Stephanie Rosenthal Named Project Director of Guggenheim Abu Dhabi

Stephanie Rosenthal has been announced as the new project director of the long-awaited Guggenheim Abu Dhabi, a collaboration between Abu Dhabi’s Department of Culture and Tourism and the Solomon R. Guggenheim Foundation that has been in the works for nearly twenty years. Rosenthal will depart Berlin’s Gropius Bau, where she has served since arriving in 2018 as the gallery’s first female director. In her new role with the Guggenheim, she will take charge of the institution’s forecast 2025 opening, working in tandem with Maisa Al Qassimi, Guggenheim Abu Dhabi’s acting project director for the Department of Culture and Tourism.

While at Gropius Bau, Rosenthal diversified the roster of contemporary artists exhibiting there and inaugurated the museum’s artist-in-residence program.
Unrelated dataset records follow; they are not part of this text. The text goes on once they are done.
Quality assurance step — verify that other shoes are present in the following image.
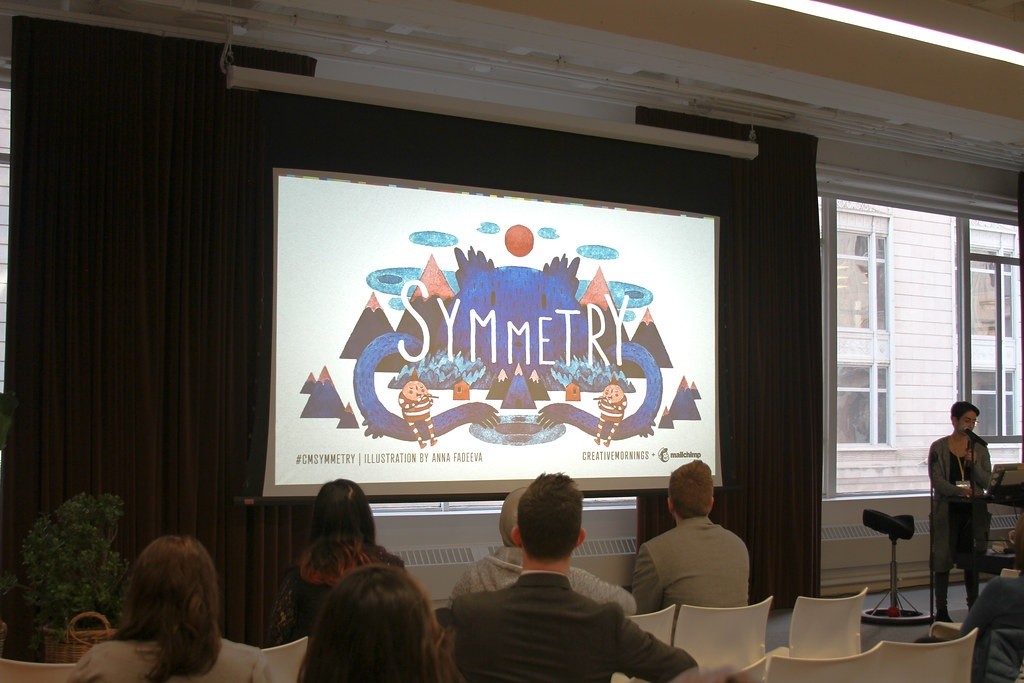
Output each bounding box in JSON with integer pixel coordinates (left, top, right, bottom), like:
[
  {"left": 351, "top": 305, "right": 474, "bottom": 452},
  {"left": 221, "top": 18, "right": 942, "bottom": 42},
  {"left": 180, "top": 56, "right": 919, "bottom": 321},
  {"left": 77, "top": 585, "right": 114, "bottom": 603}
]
[
  {"left": 934, "top": 604, "right": 954, "bottom": 623},
  {"left": 966, "top": 596, "right": 980, "bottom": 613}
]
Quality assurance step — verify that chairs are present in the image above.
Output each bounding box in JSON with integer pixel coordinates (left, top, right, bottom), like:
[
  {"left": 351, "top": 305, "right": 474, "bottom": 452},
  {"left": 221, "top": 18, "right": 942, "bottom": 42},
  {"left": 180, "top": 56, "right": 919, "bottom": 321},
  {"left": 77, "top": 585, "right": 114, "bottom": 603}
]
[{"left": 0, "top": 587, "right": 979, "bottom": 683}]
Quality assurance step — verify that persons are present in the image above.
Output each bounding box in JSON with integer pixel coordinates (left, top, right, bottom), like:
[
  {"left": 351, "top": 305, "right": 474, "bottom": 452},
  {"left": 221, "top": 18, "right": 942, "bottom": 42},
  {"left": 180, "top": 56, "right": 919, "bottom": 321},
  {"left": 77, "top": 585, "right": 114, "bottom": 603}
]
[
  {"left": 449, "top": 471, "right": 699, "bottom": 683},
  {"left": 928, "top": 401, "right": 992, "bottom": 622},
  {"left": 634, "top": 457, "right": 750, "bottom": 618},
  {"left": 66, "top": 535, "right": 273, "bottom": 682},
  {"left": 265, "top": 478, "right": 442, "bottom": 683},
  {"left": 913, "top": 513, "right": 1024, "bottom": 682}
]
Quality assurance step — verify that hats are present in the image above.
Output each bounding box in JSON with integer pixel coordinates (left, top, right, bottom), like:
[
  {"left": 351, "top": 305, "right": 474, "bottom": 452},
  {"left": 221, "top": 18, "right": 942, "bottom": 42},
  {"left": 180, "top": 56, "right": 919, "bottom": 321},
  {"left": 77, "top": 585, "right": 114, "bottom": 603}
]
[{"left": 499, "top": 488, "right": 530, "bottom": 548}]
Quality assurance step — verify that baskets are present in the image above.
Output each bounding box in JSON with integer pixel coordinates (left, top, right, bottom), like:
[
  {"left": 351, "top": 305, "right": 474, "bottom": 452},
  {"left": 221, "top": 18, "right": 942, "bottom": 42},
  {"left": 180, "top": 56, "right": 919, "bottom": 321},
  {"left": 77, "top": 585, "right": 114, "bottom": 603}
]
[{"left": 42, "top": 611, "right": 117, "bottom": 663}]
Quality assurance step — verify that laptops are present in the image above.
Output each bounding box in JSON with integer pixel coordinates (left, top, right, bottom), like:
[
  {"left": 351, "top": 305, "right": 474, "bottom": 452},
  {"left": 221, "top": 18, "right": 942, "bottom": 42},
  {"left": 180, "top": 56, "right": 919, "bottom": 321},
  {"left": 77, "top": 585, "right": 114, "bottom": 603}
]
[{"left": 974, "top": 463, "right": 1023, "bottom": 495}]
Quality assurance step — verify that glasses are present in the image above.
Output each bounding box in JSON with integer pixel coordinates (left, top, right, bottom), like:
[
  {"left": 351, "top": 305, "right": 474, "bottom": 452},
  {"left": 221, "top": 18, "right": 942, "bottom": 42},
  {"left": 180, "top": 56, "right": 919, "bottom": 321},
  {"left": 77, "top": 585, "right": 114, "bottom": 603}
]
[{"left": 958, "top": 416, "right": 979, "bottom": 424}]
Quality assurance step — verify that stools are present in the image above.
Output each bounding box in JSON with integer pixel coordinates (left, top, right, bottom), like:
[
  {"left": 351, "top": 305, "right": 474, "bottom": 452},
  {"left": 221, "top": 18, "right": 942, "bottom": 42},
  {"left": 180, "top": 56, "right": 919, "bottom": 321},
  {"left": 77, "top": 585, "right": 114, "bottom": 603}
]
[{"left": 858, "top": 509, "right": 934, "bottom": 625}]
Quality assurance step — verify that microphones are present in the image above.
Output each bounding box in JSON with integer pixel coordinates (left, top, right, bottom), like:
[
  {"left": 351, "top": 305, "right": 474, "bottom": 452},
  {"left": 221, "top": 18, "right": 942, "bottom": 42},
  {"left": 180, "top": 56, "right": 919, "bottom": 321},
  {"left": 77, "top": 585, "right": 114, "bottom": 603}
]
[
  {"left": 965, "top": 439, "right": 972, "bottom": 468},
  {"left": 964, "top": 426, "right": 988, "bottom": 447}
]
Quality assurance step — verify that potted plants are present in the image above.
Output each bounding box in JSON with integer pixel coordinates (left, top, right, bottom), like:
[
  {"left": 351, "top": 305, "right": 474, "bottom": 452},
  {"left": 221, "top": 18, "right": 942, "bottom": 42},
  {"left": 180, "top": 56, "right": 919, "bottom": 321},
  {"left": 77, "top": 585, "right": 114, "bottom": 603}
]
[{"left": 20, "top": 492, "right": 137, "bottom": 663}]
Prior to coming to the German gallery, she put in a decade at London’s Hayward Gallery, where she was chief curator. Her appointment as project director of Guggenheim Abu Dhabi unexpectedly coincides with the death of UAE president Sheikh Khalifa bin Zayed al Nahyan. Khalifa was widely credited with modernizing the country and was a force in elevating its cultural presence on the global stage. Among the projects that flourished under his rule—and, since 2014, when Khalifa suffered a debilitating stroke, that of his brother, Crown Prince Mohammed bin Zayed—are the Louvre Abu Dhabi, in partnership with the Paris museum, and the Guggenheim, with both institutions being built on the cultural hub of Saadiyat Island.

First announced in 2006 with a projected completion date of 2012, Guggenheim Abu Dhabi has encountered numerous delays due to various factors including battles with the Labor Coalition over the working conditions of the migrant laborers retained to construct the institution, and the Covid-19 crisis. The Frank Gehry–designed outpost at the edge of the Persian Gulf will encompass 450,000 square feet, making it roughly twelve times the size of the Guggenheim’s New York flagship. Collection building has continued apace, with the museum assembling some six hundred works dating from 1965 to the present over the past thirteen years.